Egels zijn de alleseters onder de Insectivora. Dit is duidelijk te zien aan hun kiezen. Waar de kiezen van andere insecteneters worden gekarakteriseerd door scherpe richels, hebben egels juist veel meer knobbelkiezen.
Fossielen van Pleistocene egels zijn zeldzaam. Zoals zo vaak, leidt dat tot 'splitten', het overmatig opdelen van het materiaal in verschillende soorten. Dat komt doordat geen enkele vindplaats genoeg materiaal oplevert om de variatie goed te kunnen inschatten. Pleistocene vondsten van egels worden veelal toegeschreven aan Erinaceus davidi Jammot, 1973. Deze soort, die oorspronkelijk beschreven is uit het Midden Pleistoceen van Frankrijk, zou met name opvallen door zijn enorme grootte (Jammot, 1973). Reumer (1996) toonde echter aan dat E. davidi, net als andere Pleistocene egelsoorten, slechts weinig in grootte verschilt van de recente egel E. europaeus Linnaeus, 1758. Een uitgebreide revisie van alle Europese Plio-Pleistocene egelsoorten zou nodig zijn om te zien welke soorten we werkelijk kunnen onderscheiden.
Slechts twee Pleistocene egelkiezen zijn in ons land gevonden.
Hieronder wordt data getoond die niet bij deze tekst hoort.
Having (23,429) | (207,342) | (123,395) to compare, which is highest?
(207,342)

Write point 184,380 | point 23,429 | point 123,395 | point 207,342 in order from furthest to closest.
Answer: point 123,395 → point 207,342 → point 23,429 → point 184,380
Van Kolfschoten (1985) beschreef een beschadigde M2 uit het Midden Pleistoceen van de Belvédèregroeve bij Maastricht. De kies werd gedetermineerd als Erinaceus cf. davidi. Reumer & Hordijk (1999) meldden een beschadigde m2 uit het Tiglien van de Zuurlandboring. Zij classificeerden de kies als Erinaceus sp., een classificatie die in afwachting van een revisie van de fossiele Erinaceussoorten ook beter past bij de vondst uit de Belvédère. Naast deze Pleistocene vondsten zijn er ook nog Holocene resten van egels gevonden op de Maasvlakte (Kerkhoff, 1987).